Il y a dix ans, dans l’après-midi du 25 juin 2003, Nadine Dantier, 21 ans, habitant avenue des Dauphins, Albion, disparaissait subitement. Le lendemain, son corps sans vie était retrouvé dans un terrain en friche, à quelques centaines de mètres de chez elle. Dix longues années se sont écoulées depuis. De rebondissements en tergiversations, l’enquête policière n’aura rien donné de concret jusqu’ici. Dix ans depuis que la famille Dantier attend justice et espère que des témoins éventuels finiront par se manifester. Promise à un bel avenir, cette étudiante de l’Université de Maurice, qui était en stage, a été sauvagement violée puis tuée, avant d’être abandonnée dans le terrain en friche. Dix ans plus tard, le bilan de l’enquête policière est bien maigre: en dépit de la multitude de suspects interrogés, de tests ADN effectués et du recours à l’expertise policière étrangère, “the case is still undetected”.
Au-delà des couacs de l’enquête policière – le dossier a changé de mains plusieurs fois, Marcelin Azie a été arrêté puis disculpé sur la base des résultats de son test ADN –, l’affaire Dantier demeure d’une opacité troublante de par l’absence de témoignages probants. Pourtant, l’enquête policière avait été relancée le vendredi 13 janvier 2012 des suites d’une lettre anonyme expédiée à la police et à une radio privée, ce jour-là. Cette lettre n’était certainement pas la première de son genre. Mais elle avait le mérite, comme toutes les autres, d’être prise au sérieux. Son auteur, qui se présentait comme un maçon, affirmait avoir été témoin du viol et du meurtre de Nadine Dantier. L’auteur avait aussi affirmé que les auteurs de ce crime crapuleux sont deux de ses chefs hiérarchiques, à savoir un dénommé Vikash, de teint clair et aux yeux gris, ainsi qu’un homme portant une barbe.
Ce jour-là, contrairement aux habitudes, les maçons auraient fini de travailler plus tôt. Cependant, ils se seraient arrêtés à bus stop se trouvant près de l’église de Notre-Dame de La Mer, à Albion, dans le but de consommer de l’alcool. À ce moment précis, une jeune fille était descendue de l’autobus. Cette fille serait Nadine Dantier. Les supérieurs de l’individu auraient alors pris la décision de la suivre. Et ont déposé l’auteur présumé de la lettre anonyme chez lui 45 minutes plus tard.

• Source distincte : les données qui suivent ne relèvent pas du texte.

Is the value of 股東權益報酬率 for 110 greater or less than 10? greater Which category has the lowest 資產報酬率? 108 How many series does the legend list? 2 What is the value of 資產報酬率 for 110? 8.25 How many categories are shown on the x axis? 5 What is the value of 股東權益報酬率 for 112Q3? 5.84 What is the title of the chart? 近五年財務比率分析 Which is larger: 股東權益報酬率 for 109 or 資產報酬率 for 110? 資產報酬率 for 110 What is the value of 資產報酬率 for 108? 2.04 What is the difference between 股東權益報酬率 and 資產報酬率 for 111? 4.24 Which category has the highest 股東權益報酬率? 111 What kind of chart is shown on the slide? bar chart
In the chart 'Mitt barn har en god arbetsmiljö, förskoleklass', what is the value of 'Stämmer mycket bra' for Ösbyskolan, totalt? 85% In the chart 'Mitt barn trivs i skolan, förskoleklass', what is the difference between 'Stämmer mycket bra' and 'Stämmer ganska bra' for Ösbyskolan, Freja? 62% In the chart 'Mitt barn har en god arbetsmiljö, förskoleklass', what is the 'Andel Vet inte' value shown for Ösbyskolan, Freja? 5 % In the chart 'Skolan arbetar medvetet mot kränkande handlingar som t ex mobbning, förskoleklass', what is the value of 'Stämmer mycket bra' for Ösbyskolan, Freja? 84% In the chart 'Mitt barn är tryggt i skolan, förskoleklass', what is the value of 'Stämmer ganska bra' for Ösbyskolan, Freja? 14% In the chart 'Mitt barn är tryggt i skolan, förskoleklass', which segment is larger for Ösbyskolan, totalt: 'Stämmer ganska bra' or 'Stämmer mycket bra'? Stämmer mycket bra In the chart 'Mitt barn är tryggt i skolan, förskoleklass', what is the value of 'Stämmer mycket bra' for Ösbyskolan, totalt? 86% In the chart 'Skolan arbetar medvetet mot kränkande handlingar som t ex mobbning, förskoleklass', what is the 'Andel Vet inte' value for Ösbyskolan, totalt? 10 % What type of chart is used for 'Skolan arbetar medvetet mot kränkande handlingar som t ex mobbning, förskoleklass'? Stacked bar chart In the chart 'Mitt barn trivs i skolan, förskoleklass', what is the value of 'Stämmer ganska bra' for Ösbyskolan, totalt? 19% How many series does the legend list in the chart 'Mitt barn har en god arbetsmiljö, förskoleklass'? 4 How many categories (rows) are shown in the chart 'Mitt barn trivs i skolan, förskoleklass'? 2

Poursuivant son récit, l’individu avoue que ce n’est que le lendemain – le 26 juin 2003, soit le jour de la découverte de la dépouille de Nadine Dantier dans un terrain en friche d’Albion – qu’il a appris qu’un crime avait été commis à l’endroit où ils s’étaient arrêtés. Le dénonciateur insiste sur le fait qu’il n’avait pas d’autre choix que de garder secrètes toutes ces informations puisqu’il avait l’intention de se rendre dans un autre pays, sans toutefois en préciser la destination, ainsi que pour sa propre sécurité. En 2011, d’autres indications avaient aussi aiguillé les enquêteurs en direction de cinq toxicomanes. Mais trois d’entre eux étaient, alors, déjà décédés.
Que s’est-il ensuite passé? Des suspects ont été interrogés, d’autres tests ADN ont été effectués. En 2007, la famille avait aussi obtenu l’exhumation du corps, dans l’espoir qu’une éventuelle lettre contenue dans le cerceuil de Nadine Dantier pourrait aider à lever le voile sur cet épais mystère. En vain.
Pourtant, il y a aussi eu les visites régulières de policiers français, dont le commandant Philippe Bishop et son collègue, le capitaine Nicolas Pajani, deux experts émérites en “cold cases”.
Lorsque l’affaire éclate en juin 2003, Maurice était alors dépourvue d’un laboratoire ADN digne de ce nom. Les indices scientifiques rassemblés par les Scene of Crime Officers (SOCO), notamment sur le terrain en friche d’Albion, mais aussi auprès des différents suspects, ont pris du temps avant d’être expédiés à l’étranger aux fins d’analyses. Avec tout ce que cela peut comporter comme risque de contamination des spécimens prélevés.
Aujourd’hui, la famille Dantier s’accroche toujours à l’espoir que justice soit faite et que des témoins éventuels se feront connaître. Du côté des enquêteurs, on se borne à ajouter: “On finira bien par trouver, même si le temps qui passe ne nous facilite pas les choses.” Des propos n’apportant nul réconfort aux proches encore affligés par ce crime crapuleux.